Unpleasant reactions to ‘music’
A consultant clinical psychologist reports an unusual problem.
07 March 2016
May I please return to the subject of synaesthesia, covered in your pages some time ago (February 2015)?
I have always felt a connection between music and a sense of space. Listening to pieces in two parts by Bach, I hear the two lines, but also have a sense of the space between them. Some chords, particularly those used by jazz pianists in the late 1950s and 1960s invoke a particularly strong sense of open space, akin to seeing the prairies or fenland.
None of that was or is unpleasant. But recently a new phenomenon has made itself felt, although I am not sure that synaesthesia is the correct term for it. It occurs when I hear some sounds or music created by electronic means. Currently when the BBC television news changes from national to regional the transition is accompanied by what is perhaps best described as a fanfare of artificial sound. It has the effect of causing me to feel what I can only describe as queasy. The same sort of fanfare – one cannot call it music – accompanies the advertisement for Bridgestone tyres which marks the transition from Channel 4 news to the weather forecast shortly before 8pm. That causes me to feel nauseous.

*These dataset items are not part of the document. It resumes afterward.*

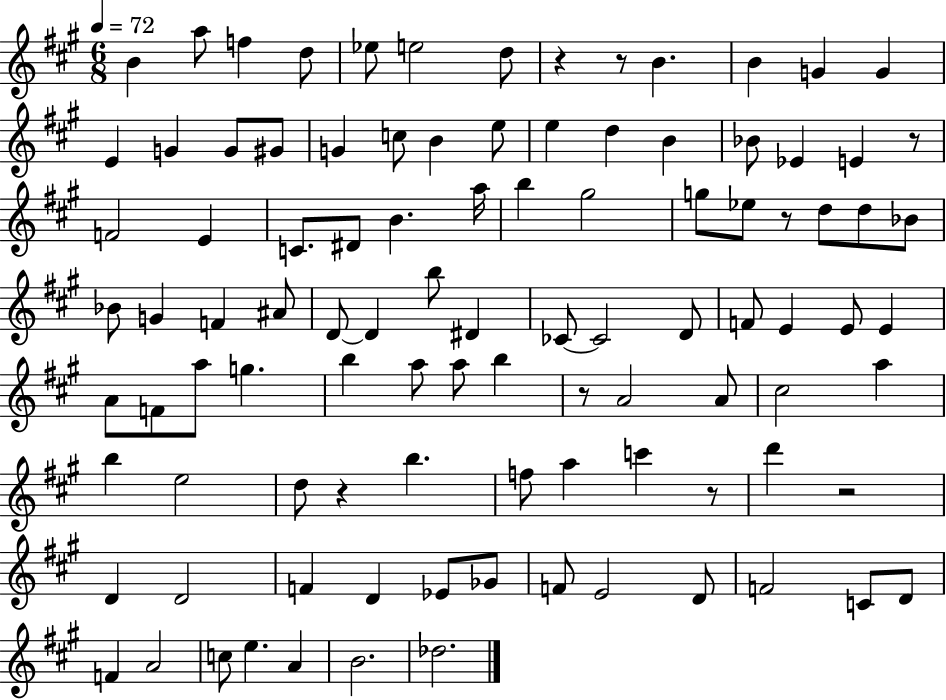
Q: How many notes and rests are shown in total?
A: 100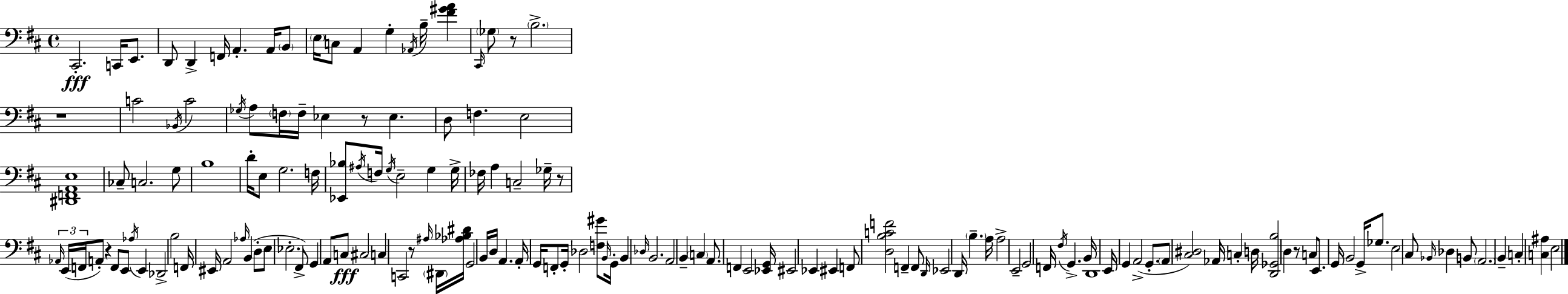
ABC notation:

X:1
T:Untitled
M:4/4
L:1/4
K:D
^C,,2 C,,/4 E,,/2 D,,/2 D,, F,,/4 A,, A,,/4 B,,/2 E,/4 C,/2 A,, G, _A,,/4 B,/4 [^F^GA] ^C,,/4 _G,/2 z/2 B,2 z4 C2 _B,,/4 C2 _G,/4 A,/2 F,/4 F,/4 _E, z/2 _E, D,/2 F, E,2 [^D,,F,,A,,E,]4 _C,/2 C,2 G,/2 B,4 D/4 E,/2 G,2 F,/4 [_E,,_B,]/2 ^A,/4 F,/4 G,/4 E,2 G, G,/4 _F,/4 A, C,2 _G,/4 z/2 _A,,/4 E,,/4 F,,/4 A,,/2 z F,,/2 E,,/2 _A,/4 E,, _D,,2 B,2 F,,/4 ^E,,/4 A,,2 _A,/4 B,, D,/2 E,/2 _E,2 ^F,,/2 G,, A,,/2 C,/2 ^C,2 C, C,,2 z/2 ^A,/4 ^D,,/4 [_A,_B,^D]/4 G,,2 B,,/4 D,/4 A,, A,,/4 G,,/4 F,,/2 G,,/4 _D,2 [F,^G]/2 B,,/4 G,,/4 B,, _D,/4 B,,2 A,,2 B,, C, A,,/2 F,, E,,2 [_E,,G,,]/4 ^E,,2 _E,, ^E,, F,,/2 [D,B,CF]2 F,, F,,/2 D,,/4 _E,,2 D,,/4 B, A,/4 A,2 E,,2 G,,2 F,,/4 ^F,/4 G,, B,,/4 D,,4 E,,/4 G,, A,,2 G,,/2 A,,/2 [^C,^D,]2 _A,,/4 C, D,/4 [D,,_G,,B,]2 D, z/2 C,/2 E,,/2 G,,/4 B,,2 G,,/4 _G,/2 E,2 ^C,/2 _B,,/4 _D, B,,/2 A,,2 B,, C, [C,^A,] E,2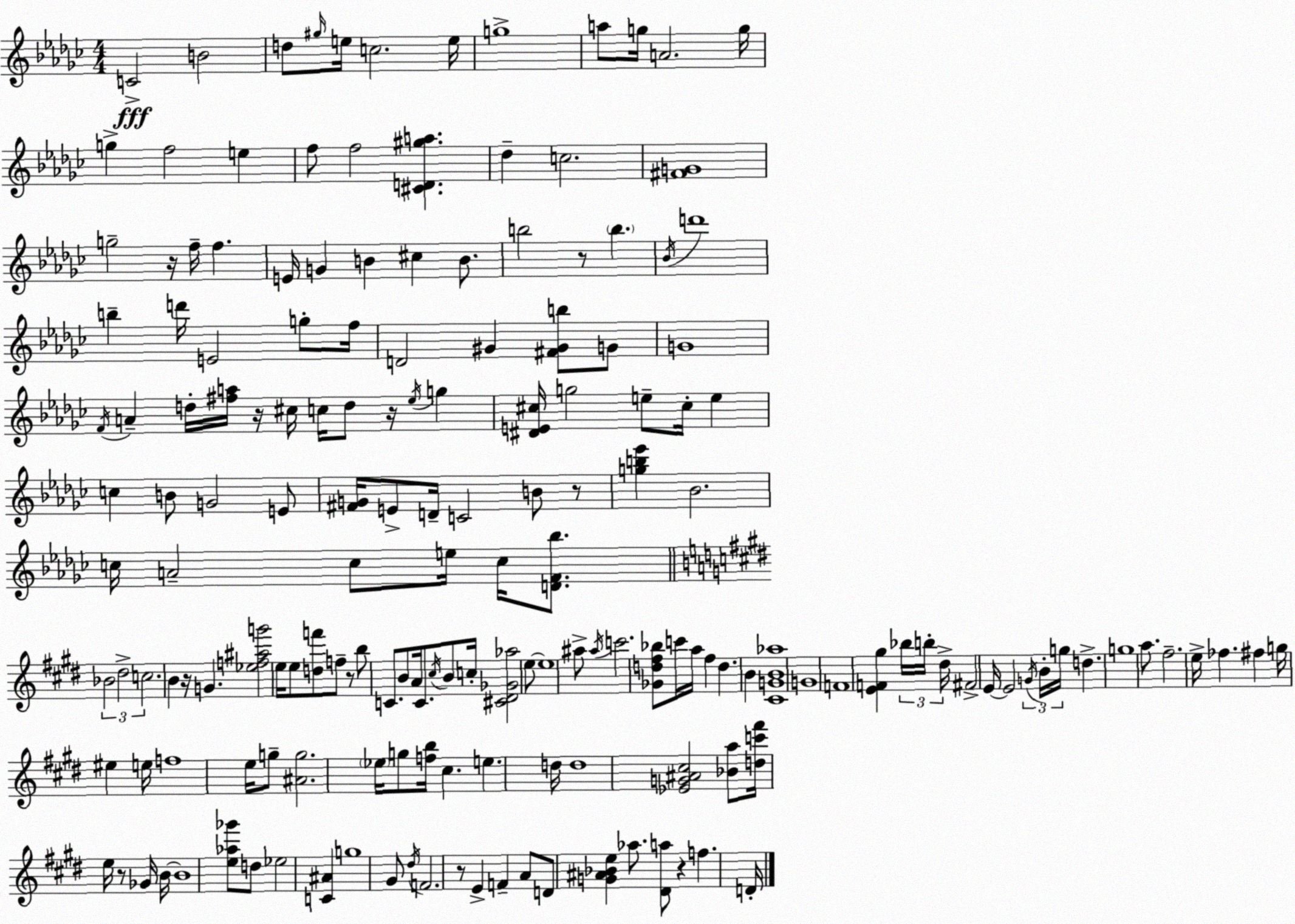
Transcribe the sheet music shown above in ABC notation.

X:1
T:Untitled
M:4/4
L:1/4
K:Ebm
C2 B2 d/2 ^g/4 e/4 c2 e/4 g4 a/2 g/4 A2 g/4 g f2 e f/2 f2 [^CD^ga] _d c2 [^FG]4 g2 z/4 f/4 f E/4 G B ^c B/2 b2 z/2 b _B/4 d'4 b d'/4 E2 g/2 f/4 D2 ^G [^F^Gb]/2 G/2 G4 F/4 A d/4 [^fa]/4 z/4 ^c/4 c/4 d/2 z/4 _e/4 g [^DE^c]/4 g2 e/2 ^c/4 e c B/2 G2 E/2 [^FG]/4 E/2 D/4 C2 B/2 z/2 [gb_e'] _B2 c/4 A2 c/2 e/4 c/4 [DF_b]/2 _B2 ^d2 c2 B z/4 G [_ef^ag']2 e/4 e/2 [df']/2 f/2 z/2 b/2 C/2 B/2 A/4 C/2 ^c/4 B/2 c/4 [^C^D_G_a]2 e/2 e4 ^a/2 ^a/4 c'2 [_Gd^f_b]/2 c'/4 a/4 ^f d B [^CGB_a]4 G4 F4 [EF^g] _b/4 b/4 ^d/4 ^F2 E/4 E2 G/4 B/4 g/4 d g4 a/2 ^f2 e/4 _f ^f g/4 ^e e/4 f4 e/4 g/2 [^Ag]2 _e/4 g/2 [fb]/4 ^c e d/4 d4 [_EG^A^c]2 [_Ba]/2 [dc'^f']/4 e/4 z/2 _G/4 B/4 B4 [e_a_g']/2 d/2 _e2 [C^A] g4 ^G/2 ^d/4 F2 z/2 E F A/2 D/2 [G^A_Be] _a/2 [^Da]/2 z f D/4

A similar but far more serious effect was caused by the sound that accompanied a previous advertisement in the same time-slot for the Novotel hotel chain. That sound caused me to feel positively physically unwell and also psychologically alarmed. The effect was so bad that I began to develop a phobic response. At first the response was to the beginning of the advertisement, so that I needed to turn off the television or change channel. Then the phobia began to generalise so that I began to suffer an adverse response to Channel 4 itself. I also began to develop an obsessive response, and re-experience the sound and the sight of the advertisement, accompanied by the same unwell and alarmed feeling. Fortunately the response has now extinguished. Nonetheless as I write this I am experiencing an involuntary intrusive visual recollection ('flashback') of the scene that the noise accompanied.
I have also found that a faint response of feeling unsettled is now produced by the sound of a Wurlitzer organ, of the kind that used to be called a cinema organ. One heard that instrument quite a lot in former times. Indeed the BBC Light Programme had a weekly series devoted to it, which previously caused no problem that I noticed.
Am I alone in experiencing such responses? Is there anything that can be done to alleviate or avoid such a response? As can be imagined, I shall never stay in a Novotel, however good the facilities. But less selectively I should hate the sound to become any further established in the television repertoire.